Text provided.
CBRN threatsEU, Liberian experts assess the country’s needs to mitigate CBRN threats

Published 8 March 2016

From March 7 to 9, Liberian and European Union specialists have gathered to proceed to the identification of needs in order to strengthen the country’s system to deal with threats emanating from Chemical, Biological, Radiological and Nuclear agents and materials.

Soldiers train in hazmat suits // Source: defense.gov

From March 7 to 9, Liberian and European Union specialists have gathered to proceed to the identification of needs in order to strengthen the country’s system to deal with threats emanating from Chemical, Biological, Radiological and Nuclear agents and materials. Two experts of the Joint Research Center, one of the scientific bodies of the European Union, participated in this workshop gathering all the Liberian stakeholders playing a role in the prevention, preparedness and crisis response of CBRN-related whether of a criminal, accidental or natural origin.

Given entries.
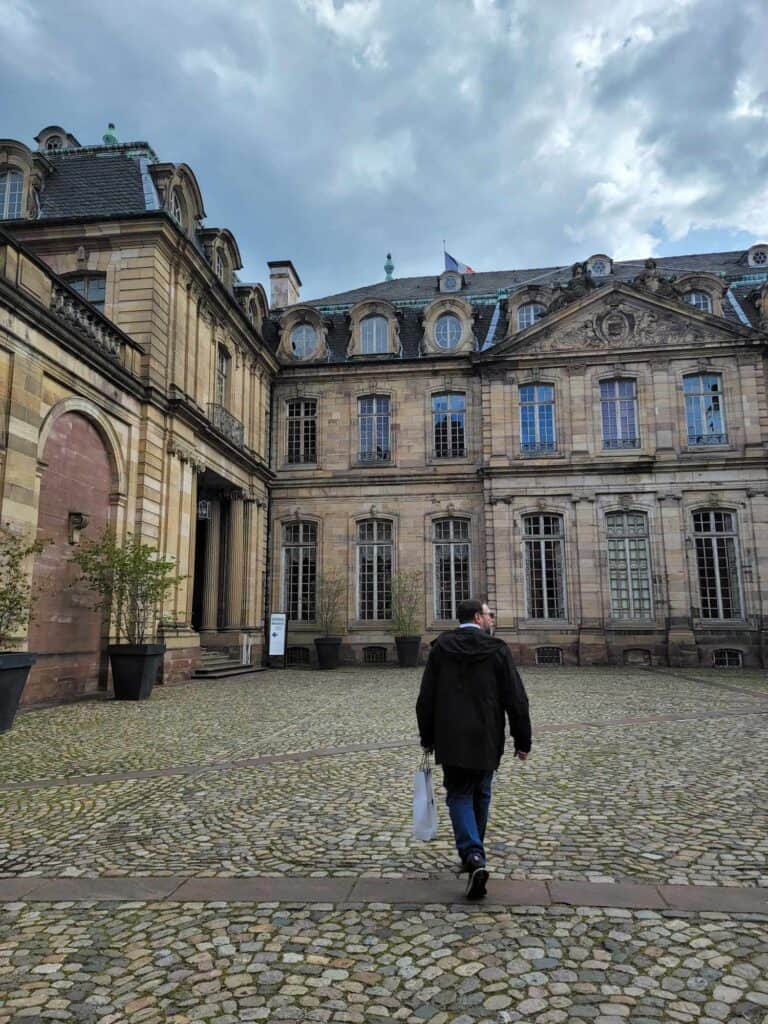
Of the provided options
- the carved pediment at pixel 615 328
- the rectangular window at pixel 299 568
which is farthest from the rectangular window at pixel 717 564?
the rectangular window at pixel 299 568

Using the information.
A – List the kinds of agents and materials that the article about Liberia's CBRN needs names as sources of threats.
B – Reproduce word for word the part of the article about Liberia's CBRN needs that opens with the words containing "CBRN threatsEU, Liberian" and closes with "Nuclear agents and materials.".
Rely only on the article about Liberia's CBRN needs when responding.

Solution list.
A – Chemical, Biological, Radiological, Nuclear

B –
CBRN threatsEU, Liberian experts assess the country’s needs to mitigate CBRN threats

Published 8 March 2016

From March 7 to 9, Liberian and European Union specialists have gathered to proceed to the identification of needs in order to strengthen the country’s system to deal with threats emanating from Chemical, Biological, Radiological and Nuclear agents and materials.